In tutto Haiti si protesta per l’aumento spropositato dei prezzi del carburante, con cui nel Paese si fa quasi tutto. I leader regionali l’hanno descritta come una guerra civile a bassa intensità, lasciando i residenti della capitale tagliati fuori dal mondo esterno e lottando per i beni di prima necessità come acqua potabile e cibo.

Si tratta un nuovo ciclo di disordini nella nazione caraibica afflitta dal peggioramento delle condizioni di vita, dalla fame, dall’inflazione record, dalla spirale della violenza delle bande e dall’instabilità politica aggravata dall’assassinio ancora irrisolto del presidente Jovenel Moïse avvenuto lo scorso anno.

Sono tutti contro il primo ministro ad interim Ariel Henry, considerato un provocatore dai cittadini e il cui piano è quello di traghettare il Paese verso le elezioni e vincerle: “È un’ulteriore prova della sua arroganza.

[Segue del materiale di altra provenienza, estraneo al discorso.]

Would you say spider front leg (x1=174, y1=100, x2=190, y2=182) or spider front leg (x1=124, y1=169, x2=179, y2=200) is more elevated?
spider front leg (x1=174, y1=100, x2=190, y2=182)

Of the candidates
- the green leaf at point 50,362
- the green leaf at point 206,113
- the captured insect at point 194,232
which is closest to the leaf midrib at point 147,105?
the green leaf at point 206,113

La nostra miseria peggiorerà”, dicevano i testimoni in piazza al Washington Post.

Funzionari che monitorano da vicino Haiti affermano che i politici e gli uomini d’affari che finanziano le bande potrebbero esacerbare i disordini, sfruttando l’indignazione generale per costringere Henry a revocare le misure economiche che danneggiano le loro entrate.

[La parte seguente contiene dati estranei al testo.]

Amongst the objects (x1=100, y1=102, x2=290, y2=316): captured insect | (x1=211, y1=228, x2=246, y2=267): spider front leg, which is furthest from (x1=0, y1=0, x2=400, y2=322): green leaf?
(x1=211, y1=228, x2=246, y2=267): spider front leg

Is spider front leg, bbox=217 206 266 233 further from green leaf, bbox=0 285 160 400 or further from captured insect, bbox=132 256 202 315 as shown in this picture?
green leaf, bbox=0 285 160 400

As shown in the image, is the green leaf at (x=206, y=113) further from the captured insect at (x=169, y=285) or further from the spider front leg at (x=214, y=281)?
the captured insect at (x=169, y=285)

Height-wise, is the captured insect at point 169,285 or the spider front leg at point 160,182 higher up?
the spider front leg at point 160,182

La sua decisione di più che raddoppiare il prezzo della benzina e del diesel questa settimana potrebbe ridurre i profitti del lucroso commercio di carburante del mercato nero, che è controllato da gruppi di élite haitiane.

Su insistenza degli Stati Uniti sono state intensificate le ispezioni portuali, scoprendo grandi carichi di armi e munizioni illegali, e hanno aumentato le entrate fiscali provenienti dalle importazioni legali a spese dei trafficanti.